**READING TEXT:**
_ _ _
Studies show vitamin D plays an important role in preventing respiratory infections

Published on October 1, 2009 at 7:30 AM · 1 Comment

Several studies and articles published this year show that vitamin D plays an important role in the prevention of respiratory infections such as the cold and flu.

A study by vitamin D expert Dr. John Cannell published by Cambridge University Press' Journal of Epidemiology and Infection showed evidence that lower vitamin D blood levels during the winter can account for the increased transmissibility of the influenza virus. Increased levels of vitamin D can help prevent traditional influenza infections by strengthening the immune system.

A 2009 analysis of the Third National Health and Nutrition Examination Survey (NHANES III) also suggests a role for vitamin D in innate immunity, including the prevention of respiratory tract infections. For this study, published in the Archives of Internal Medicine, researchers investigated vitamin D levels and respiratory infections from nearly 19,000 participants. They discovered that those with the lowest vitamin D levels were over 1/3 more likely to report having a recent upper respiratory tract infection than those with higher levels of vitamin D.
_ _ _
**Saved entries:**
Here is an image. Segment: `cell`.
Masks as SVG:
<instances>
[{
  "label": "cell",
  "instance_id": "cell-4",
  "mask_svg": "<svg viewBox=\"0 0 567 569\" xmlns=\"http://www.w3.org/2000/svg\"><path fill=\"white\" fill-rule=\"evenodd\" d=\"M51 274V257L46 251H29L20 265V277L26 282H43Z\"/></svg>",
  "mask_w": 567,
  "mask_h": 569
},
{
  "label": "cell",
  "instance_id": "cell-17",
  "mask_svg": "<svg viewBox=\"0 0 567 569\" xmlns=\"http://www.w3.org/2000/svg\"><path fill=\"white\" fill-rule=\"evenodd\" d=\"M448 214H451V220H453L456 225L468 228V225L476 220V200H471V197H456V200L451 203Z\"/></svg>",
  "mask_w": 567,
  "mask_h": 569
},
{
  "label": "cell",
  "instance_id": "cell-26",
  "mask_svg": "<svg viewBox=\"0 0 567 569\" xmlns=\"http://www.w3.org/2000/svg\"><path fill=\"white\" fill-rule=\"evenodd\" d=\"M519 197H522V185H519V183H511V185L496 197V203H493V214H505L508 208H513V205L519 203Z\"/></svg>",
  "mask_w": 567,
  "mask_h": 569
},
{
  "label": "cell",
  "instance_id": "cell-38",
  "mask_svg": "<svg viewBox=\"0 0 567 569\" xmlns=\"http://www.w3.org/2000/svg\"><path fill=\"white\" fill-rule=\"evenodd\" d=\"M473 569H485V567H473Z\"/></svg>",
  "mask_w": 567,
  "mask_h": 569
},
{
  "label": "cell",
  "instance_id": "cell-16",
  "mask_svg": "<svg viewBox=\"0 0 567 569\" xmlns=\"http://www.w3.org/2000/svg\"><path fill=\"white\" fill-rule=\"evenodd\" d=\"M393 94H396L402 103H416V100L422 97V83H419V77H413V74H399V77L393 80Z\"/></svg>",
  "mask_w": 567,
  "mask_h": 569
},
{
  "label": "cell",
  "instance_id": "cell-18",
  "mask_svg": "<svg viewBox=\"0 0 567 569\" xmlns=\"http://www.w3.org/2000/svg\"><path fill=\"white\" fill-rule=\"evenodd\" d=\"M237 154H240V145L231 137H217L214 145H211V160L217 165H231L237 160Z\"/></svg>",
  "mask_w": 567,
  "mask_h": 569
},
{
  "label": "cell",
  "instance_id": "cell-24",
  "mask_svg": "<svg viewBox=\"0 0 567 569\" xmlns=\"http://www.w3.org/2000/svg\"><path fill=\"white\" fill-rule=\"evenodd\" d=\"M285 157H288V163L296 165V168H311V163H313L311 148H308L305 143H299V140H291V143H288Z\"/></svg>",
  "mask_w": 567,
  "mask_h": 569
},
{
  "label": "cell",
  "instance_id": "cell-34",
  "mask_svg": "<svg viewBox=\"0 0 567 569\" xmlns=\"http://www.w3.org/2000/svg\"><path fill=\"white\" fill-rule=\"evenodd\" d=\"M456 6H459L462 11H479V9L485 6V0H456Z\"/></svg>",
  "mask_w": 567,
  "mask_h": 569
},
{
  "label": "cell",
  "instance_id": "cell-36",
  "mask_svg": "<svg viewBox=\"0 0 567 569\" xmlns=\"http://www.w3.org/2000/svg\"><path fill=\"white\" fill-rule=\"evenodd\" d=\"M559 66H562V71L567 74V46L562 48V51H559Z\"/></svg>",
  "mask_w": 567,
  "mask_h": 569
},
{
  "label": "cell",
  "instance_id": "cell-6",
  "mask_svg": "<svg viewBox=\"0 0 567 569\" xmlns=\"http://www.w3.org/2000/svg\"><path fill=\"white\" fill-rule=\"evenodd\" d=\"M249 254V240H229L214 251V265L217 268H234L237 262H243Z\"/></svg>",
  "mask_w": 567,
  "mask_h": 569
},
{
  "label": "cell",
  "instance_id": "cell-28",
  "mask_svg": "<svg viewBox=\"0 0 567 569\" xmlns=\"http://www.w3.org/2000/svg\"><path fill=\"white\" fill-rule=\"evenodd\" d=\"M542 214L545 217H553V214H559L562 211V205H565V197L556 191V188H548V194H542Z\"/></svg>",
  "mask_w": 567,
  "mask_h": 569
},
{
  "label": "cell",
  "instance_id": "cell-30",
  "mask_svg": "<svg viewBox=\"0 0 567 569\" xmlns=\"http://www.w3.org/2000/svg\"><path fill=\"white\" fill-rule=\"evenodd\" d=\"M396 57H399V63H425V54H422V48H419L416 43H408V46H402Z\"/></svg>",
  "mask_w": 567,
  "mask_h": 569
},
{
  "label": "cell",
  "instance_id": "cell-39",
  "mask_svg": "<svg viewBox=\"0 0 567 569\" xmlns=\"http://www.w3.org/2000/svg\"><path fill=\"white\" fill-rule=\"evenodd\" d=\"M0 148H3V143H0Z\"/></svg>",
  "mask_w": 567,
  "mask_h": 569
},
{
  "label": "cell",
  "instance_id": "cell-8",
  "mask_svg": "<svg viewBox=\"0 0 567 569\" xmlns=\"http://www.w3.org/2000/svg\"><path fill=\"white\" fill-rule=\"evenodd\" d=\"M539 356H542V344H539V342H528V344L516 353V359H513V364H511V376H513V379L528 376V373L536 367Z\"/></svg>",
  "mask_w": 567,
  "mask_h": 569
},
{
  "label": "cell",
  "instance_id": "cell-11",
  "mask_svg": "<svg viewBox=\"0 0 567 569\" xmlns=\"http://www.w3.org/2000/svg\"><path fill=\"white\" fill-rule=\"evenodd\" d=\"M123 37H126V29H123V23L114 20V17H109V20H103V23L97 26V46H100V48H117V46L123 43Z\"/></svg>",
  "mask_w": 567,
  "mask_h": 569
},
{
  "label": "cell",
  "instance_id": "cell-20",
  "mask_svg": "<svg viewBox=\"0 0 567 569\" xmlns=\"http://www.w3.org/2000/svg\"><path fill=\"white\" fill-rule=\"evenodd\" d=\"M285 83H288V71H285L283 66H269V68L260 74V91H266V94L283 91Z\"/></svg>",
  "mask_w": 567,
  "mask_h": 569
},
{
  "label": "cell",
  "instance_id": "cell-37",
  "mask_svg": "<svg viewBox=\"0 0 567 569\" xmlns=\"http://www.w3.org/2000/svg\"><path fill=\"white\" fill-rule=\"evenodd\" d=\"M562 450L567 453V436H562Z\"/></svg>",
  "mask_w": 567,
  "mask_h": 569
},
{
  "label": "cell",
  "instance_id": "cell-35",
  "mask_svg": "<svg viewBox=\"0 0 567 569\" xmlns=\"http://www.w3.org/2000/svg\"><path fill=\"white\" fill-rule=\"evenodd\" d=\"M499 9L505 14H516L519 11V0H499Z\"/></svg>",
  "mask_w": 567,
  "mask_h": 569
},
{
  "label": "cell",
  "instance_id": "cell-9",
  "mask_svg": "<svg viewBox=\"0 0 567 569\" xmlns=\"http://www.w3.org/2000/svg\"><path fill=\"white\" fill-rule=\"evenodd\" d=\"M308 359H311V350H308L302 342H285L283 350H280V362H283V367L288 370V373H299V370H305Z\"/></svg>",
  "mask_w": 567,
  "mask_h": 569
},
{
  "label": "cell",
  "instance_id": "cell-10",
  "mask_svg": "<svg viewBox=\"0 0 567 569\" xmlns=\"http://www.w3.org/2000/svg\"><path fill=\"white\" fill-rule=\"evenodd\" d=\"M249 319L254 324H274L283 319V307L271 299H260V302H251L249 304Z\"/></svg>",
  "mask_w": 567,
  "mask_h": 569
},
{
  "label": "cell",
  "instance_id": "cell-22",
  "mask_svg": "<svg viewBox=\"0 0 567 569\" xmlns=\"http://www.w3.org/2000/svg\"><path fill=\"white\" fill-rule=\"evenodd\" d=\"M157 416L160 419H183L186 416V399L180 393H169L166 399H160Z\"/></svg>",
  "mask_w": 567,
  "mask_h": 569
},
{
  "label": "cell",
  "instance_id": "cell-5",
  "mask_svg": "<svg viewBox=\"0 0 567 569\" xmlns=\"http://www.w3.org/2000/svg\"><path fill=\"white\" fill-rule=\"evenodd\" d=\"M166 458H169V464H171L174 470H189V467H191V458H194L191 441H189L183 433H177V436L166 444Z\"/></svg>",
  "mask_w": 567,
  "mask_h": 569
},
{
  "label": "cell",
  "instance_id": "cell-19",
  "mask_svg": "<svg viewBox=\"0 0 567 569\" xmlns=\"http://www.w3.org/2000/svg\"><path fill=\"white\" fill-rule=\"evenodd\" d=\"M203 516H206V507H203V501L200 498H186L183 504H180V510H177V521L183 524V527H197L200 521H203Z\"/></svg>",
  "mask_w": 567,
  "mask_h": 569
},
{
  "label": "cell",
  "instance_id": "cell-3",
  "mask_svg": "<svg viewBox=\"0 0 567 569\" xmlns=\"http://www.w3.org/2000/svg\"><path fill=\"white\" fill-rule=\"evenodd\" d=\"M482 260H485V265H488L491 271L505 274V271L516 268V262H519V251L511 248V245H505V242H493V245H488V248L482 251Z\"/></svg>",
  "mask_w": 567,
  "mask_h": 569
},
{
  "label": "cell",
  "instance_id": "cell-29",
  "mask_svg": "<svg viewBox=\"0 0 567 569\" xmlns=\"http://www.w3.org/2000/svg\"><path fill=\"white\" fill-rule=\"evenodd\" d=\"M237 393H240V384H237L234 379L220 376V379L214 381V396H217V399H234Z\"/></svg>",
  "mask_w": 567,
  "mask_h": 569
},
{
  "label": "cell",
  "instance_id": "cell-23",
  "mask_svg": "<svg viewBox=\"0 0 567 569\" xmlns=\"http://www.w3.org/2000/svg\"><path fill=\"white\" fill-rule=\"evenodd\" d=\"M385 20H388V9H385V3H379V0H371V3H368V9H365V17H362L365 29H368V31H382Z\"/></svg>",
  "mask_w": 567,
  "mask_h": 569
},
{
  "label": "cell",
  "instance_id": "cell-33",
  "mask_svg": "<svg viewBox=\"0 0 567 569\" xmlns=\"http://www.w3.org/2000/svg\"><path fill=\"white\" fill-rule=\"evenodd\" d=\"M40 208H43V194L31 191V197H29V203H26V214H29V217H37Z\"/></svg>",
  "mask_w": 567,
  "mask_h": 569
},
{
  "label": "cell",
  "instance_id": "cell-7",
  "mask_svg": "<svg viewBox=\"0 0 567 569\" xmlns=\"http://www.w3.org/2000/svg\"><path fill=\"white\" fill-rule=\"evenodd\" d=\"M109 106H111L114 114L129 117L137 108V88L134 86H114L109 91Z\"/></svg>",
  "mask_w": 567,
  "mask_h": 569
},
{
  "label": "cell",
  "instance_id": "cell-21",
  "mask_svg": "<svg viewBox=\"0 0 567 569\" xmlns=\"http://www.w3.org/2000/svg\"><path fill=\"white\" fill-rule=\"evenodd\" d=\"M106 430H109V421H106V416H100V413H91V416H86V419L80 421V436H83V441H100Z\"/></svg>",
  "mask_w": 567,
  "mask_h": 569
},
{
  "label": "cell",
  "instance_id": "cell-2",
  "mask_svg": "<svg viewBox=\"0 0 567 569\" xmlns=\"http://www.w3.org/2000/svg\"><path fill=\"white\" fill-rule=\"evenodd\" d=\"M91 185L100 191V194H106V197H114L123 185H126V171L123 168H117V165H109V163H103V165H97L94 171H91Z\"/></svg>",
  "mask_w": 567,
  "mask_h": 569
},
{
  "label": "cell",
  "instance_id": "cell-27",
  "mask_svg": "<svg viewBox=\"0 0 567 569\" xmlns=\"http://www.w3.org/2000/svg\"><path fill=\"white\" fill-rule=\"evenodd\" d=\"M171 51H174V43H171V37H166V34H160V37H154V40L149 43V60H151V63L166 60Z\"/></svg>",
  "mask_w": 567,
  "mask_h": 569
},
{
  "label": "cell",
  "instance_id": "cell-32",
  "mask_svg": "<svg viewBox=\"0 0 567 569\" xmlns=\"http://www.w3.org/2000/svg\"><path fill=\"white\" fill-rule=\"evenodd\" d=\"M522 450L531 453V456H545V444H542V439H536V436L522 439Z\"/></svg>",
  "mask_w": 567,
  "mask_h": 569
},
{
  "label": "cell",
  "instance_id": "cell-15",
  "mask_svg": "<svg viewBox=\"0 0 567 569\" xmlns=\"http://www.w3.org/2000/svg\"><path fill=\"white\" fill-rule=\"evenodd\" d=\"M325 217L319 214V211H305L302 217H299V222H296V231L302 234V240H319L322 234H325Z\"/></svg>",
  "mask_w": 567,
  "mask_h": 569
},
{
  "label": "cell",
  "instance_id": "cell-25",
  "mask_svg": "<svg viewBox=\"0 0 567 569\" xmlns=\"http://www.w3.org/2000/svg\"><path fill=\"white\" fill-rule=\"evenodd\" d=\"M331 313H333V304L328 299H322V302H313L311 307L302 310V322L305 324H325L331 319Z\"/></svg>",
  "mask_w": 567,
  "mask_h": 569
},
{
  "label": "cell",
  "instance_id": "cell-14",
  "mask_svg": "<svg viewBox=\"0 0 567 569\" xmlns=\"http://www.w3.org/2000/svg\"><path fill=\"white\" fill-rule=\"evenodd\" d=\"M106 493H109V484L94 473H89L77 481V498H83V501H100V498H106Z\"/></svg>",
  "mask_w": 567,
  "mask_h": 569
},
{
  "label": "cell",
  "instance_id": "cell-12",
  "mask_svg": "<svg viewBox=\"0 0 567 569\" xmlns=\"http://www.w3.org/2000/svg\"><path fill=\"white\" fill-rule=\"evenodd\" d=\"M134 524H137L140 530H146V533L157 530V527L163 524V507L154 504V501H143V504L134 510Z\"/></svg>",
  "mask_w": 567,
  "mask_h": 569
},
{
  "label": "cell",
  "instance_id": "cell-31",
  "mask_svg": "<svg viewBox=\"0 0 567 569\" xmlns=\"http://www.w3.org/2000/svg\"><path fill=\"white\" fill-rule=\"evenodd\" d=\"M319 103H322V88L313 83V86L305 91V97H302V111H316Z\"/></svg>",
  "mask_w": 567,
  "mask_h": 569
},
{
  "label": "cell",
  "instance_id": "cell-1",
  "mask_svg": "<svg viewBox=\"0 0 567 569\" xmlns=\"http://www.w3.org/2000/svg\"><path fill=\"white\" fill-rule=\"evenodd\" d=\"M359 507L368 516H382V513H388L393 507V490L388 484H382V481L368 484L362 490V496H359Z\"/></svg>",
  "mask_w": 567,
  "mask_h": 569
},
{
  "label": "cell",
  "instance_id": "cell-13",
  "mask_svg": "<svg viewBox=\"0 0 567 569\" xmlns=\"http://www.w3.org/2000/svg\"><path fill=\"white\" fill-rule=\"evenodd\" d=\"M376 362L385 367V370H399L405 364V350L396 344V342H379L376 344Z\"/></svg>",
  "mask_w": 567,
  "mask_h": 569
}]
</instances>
_ _ _
**TASK STATEMENT:** Retype the passage of the vitamin D article from "Studies show vitamin" up to and including "the immune system.".

**ANSWER SPACE:**
Studies show vitamin D plays an important role in preventing respiratory infections

Published on October 1, 2009 at 7:30 AM · 1 Comment

Several studies and articles published this year show that vitamin D plays an important role in the prevention of respiratory infections such as the cold and flu.

A study by vitamin D expert Dr. John Cannell published by Cambridge University Press' Journal of Epidemiology and Infection showed evidence that lower vitamin D blood levels during the winter can account for the increased transmissibility of the influenza virus. Increased levels of vitamin D can help prevent traditional influenza infections by strengthening the immune system.